Peringatan Isra Miraj digelar meriah di Masjid Baitul Akbar pada Jumat (16/1/2026). Kegiatan yang melibatkan santri TPQ Baitul Akbar dan Kelompok KKM 184 Nuswara UIN Maulana Malik Ibrahim Malang ini menjadi ajang mengingat kembali peristiwa luar biasa perjalanan Nabi Muhammad SAW serta penegasan pentingnya salat lima waktu.
Kegiatan dimulai pukul 15.30 WIB dan dibuka dengan penyampaian rundown oleh pembawa acara. Para santri tampak bersemangat mengikuti setiap sesi yang disiapkan, mulai dari edukasi hingga permainan tebak-tebakan.
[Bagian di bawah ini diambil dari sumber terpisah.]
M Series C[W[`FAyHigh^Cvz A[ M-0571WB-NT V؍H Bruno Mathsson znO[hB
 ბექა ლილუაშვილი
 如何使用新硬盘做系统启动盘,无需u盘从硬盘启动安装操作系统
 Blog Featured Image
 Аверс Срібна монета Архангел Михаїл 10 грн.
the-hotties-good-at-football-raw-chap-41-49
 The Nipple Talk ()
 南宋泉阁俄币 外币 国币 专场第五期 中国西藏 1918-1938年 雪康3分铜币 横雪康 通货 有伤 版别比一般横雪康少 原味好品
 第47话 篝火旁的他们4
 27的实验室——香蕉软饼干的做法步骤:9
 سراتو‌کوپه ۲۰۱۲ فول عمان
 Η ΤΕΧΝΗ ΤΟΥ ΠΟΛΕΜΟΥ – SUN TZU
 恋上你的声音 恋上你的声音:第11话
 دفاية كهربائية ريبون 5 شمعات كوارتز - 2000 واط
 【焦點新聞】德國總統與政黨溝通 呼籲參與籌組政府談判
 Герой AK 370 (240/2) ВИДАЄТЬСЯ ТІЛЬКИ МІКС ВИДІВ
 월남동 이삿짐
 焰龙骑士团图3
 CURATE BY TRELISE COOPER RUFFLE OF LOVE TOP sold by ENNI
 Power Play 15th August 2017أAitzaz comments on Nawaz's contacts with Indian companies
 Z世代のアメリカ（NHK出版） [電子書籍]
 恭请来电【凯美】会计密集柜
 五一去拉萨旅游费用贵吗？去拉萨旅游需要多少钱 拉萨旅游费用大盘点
Antusiasme mereka terlihat sejak awal acara dimulai.
Sesi pertama menampilkan tayangan video edukasi yang menjelaskan makna Isra Miraj. Cerita perjalanan nabi dari Masjidil Haram menuju Masjidil Aqsa hingga naik ke langit ketujuh disampaikan dengan bahasa sederhana dan visual menarik, memudahkan santri memahami inti pesan di dalamnya. Selanjutnya, para santri diajak menyanyikan lagu-lagu islami bertema Isra Miraj dan menghafal dua belas bulan hijriah. Suasana belajar terasa lebih santai karena santri tidak hanya mendengarkan, tetapi ikut aktif menyuarakan hafalan mereka melalui nyanyian.
Permainan tebak-tebakan yang digelar setelahnya menjadi sesi paling ditunggu. Beberapa santri berani maju menjawab pertanyaan terkait materi yang baru dipelajari. Mereka yang berhasil menjawab tepat mendapat hadiah, membuat suasana semakin hidup dan penuh tawa. Acara ditutup dengan doa bersama dan pembagian snack sebelum seluruh peserta kembali ke rumah masing-masing. Melalui rangkaian kegiatan ini, asatidz berharap pemahaman santri tentang Isra Miraj semakin kuat dan kewajiban salat lima waktu tetap menjadi prioritas dalam kehidupan sehari-hari.